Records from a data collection
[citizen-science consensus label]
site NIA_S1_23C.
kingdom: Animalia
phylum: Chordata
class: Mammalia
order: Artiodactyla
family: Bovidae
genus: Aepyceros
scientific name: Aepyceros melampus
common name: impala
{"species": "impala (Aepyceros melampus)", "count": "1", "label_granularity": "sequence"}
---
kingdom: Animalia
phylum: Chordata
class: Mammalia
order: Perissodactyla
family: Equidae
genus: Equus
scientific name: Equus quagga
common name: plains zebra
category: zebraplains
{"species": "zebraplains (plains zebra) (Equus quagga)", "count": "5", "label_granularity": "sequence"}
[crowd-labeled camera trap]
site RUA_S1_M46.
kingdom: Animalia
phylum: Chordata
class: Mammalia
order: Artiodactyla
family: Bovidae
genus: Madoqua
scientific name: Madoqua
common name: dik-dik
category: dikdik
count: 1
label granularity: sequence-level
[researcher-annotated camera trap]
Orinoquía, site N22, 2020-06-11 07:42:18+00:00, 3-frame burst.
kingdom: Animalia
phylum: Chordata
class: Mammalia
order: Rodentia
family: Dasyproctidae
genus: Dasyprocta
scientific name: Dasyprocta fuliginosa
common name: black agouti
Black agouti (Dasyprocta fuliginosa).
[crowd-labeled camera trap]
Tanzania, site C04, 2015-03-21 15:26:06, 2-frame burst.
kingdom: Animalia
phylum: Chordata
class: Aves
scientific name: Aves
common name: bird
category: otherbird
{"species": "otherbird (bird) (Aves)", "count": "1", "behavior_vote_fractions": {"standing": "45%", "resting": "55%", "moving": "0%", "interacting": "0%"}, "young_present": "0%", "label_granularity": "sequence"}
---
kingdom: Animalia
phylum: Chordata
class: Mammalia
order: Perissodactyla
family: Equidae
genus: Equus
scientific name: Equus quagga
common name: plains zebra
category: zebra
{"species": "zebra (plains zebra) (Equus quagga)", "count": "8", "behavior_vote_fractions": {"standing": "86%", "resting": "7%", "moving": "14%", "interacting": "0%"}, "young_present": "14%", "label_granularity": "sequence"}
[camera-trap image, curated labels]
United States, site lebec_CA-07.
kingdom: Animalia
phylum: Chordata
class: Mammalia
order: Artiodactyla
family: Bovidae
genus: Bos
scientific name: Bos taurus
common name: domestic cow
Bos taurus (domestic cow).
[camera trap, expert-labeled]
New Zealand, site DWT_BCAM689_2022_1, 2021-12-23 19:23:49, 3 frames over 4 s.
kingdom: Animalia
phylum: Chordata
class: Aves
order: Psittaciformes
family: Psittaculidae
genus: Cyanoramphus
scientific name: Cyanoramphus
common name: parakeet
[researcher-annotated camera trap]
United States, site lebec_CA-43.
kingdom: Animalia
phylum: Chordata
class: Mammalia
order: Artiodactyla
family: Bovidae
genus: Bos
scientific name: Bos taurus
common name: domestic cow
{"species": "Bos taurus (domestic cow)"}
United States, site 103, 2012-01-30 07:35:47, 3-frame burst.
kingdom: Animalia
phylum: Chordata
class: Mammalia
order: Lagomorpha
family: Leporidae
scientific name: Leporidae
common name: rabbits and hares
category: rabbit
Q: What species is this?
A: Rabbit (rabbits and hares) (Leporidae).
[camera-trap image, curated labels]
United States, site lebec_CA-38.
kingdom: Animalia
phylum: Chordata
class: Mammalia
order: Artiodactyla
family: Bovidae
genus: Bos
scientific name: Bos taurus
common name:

What is being asked:
The first line of the records begins the span, and the line containing "category: zebraplains" ends it. Reproduce that span exactly, both ends included.

The completed task:
[citizen-science consensus label]
site NIA_S1_23C.
kingdom: Animalia
phylum: Chordata
class: Mammalia
order: Artiodactyla
family: Bovidae
genus: Aepyceros
scientific name: Aepyceros melampus
common name: impala
{"species": "impala (Aepyceros melampus)", "count": "1", "label_granularity": "sequence"}
---
kingdom: Animalia
phylum: Chordata
class: Mammalia
order: Perissodactyla
family: Equidae
genus: Equus
scientific name: Equus quagga
common name: plains zebra
category: zebraplains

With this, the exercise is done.